En esta Extremadura de trabajadores cobrando el paro y demanda de inmigrantes trabajadores, resulta cada vez más frecuente que los últimos establezcan los usos y costumbres de su patria natal y en no pocas ocasiones nos encontremos con el consecuente choque de trenes.
El último suceso ha tenido lugar en la Cooperativa de Nuestra Señora de Perales donde, ni corto ni perezoso, el gerente ha recibido la reclamación del empresario rumano que se encarga de suministrar mano de obra de su país a todos aquellos empresarios agrícolas que la necesitan y que, hartos de lidiar con el personal nacional, prefieren externalizar la responsabilidad.
Resulta que el empresario, quien además es responsable de un punto de recogida de aceitunas, pretendía entregar aceitunas en la cooperativa, sin la obligatoria documentación donde se refleja la trazabilidad, forma elegante de referirse a la propiedad de la valiosa mercancía (tanto que actualmente se denomina “oro líquido”).
Por más que el equipo ROCA de la Guardia Civil vigila por tierra y aire los olivares, motorizados y a caballo, el punto crítico se sitúa en los puestos de recogida de aceitunas y los diferentes intermediarios receptores que, en no pocas ocasiones, son los que blanquean el fruto delictivo.
Hace menos de un mes, en una actuación en la misma cooperativa de Arroyo de San Serván, se incautaron unas veinte toneladas de aceitunas de origen incierto y sin la debida documentación.
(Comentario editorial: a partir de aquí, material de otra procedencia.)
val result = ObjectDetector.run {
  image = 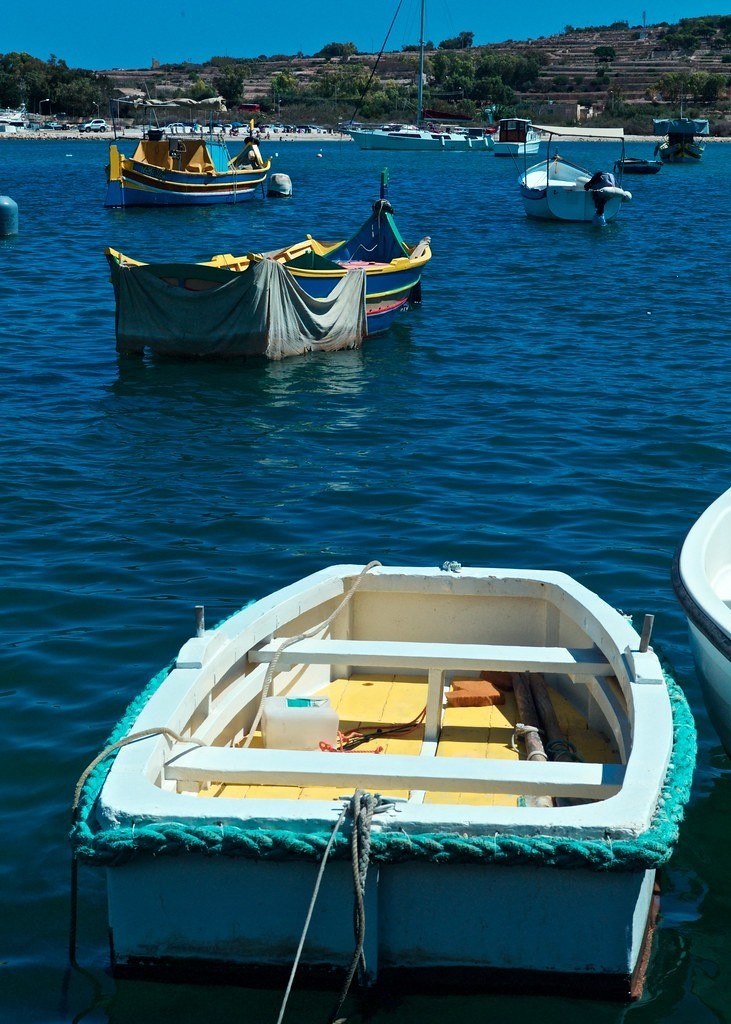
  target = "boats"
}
[494,118,542,155]
[517,123,632,224]
[103,165,433,363]
[160,123,283,136]
[104,97,271,205]
[615,158,663,174]
[70,562,698,1024]
[0,100,31,133]
[651,94,709,164]
[671,484,731,722]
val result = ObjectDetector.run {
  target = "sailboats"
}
[335,0,498,151]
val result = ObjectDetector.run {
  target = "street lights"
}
[38,99,49,114]
[93,102,99,119]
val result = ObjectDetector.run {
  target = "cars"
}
[280,124,293,133]
[299,125,319,131]
[78,119,108,133]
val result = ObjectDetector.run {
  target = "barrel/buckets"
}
[261,697,338,751]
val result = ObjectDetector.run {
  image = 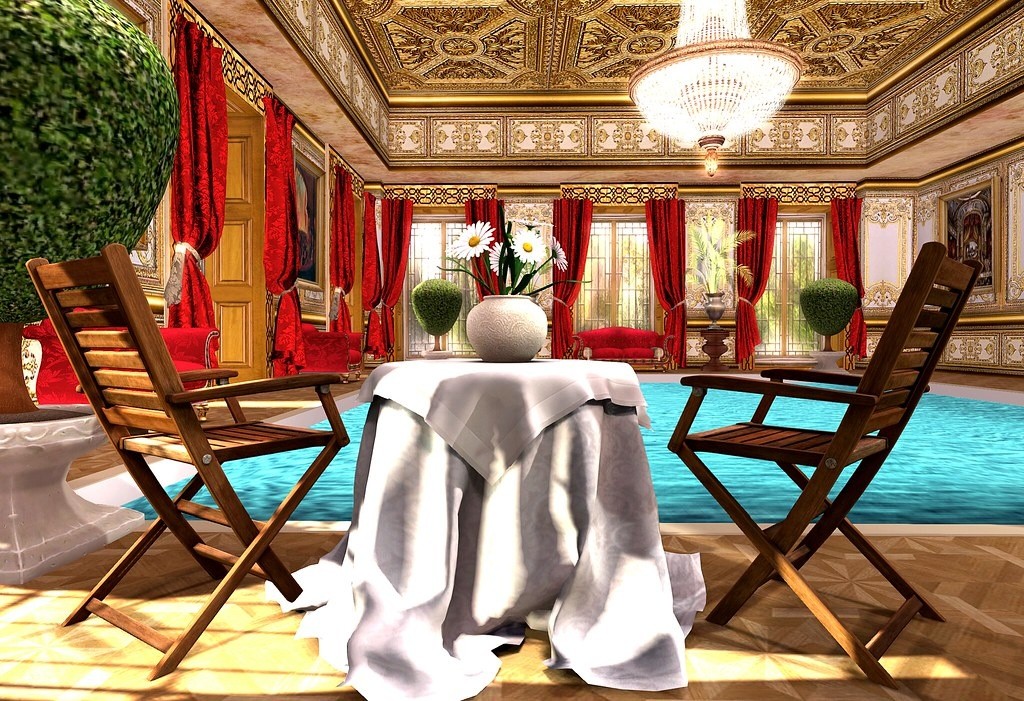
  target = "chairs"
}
[24,238,354,685]
[667,241,985,690]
En aquella ocasión, según las fuentes consultadas, las incorrecciones partían de una empresaria de Almendralejo.
En la que hoy nos ocupa, la reclamación ha venido en forma de agresión violenta y daños al honrado gerente de la cooperativa que ha evitado que entrara en la cadena alimenticia producto de una más que dudosa procedencia.
Según los testigos de la agresión, las lesiones son en cara y cabeza, según las diferentes versiones, además acompañadas de las consabidas amenazas. (Hasta el momento no tenemos conocimiento de que se haya presentado denuncia de lo ocurrido).
Desde aquí, animamos a todos los que han participado de tan lamentable y execrable evento que presenten denuncia inmediatamente para evitar que se impongan las costumbres de un escaso grupo de delincuentes que en ningún caso representan a la mayoría de los trabajadores.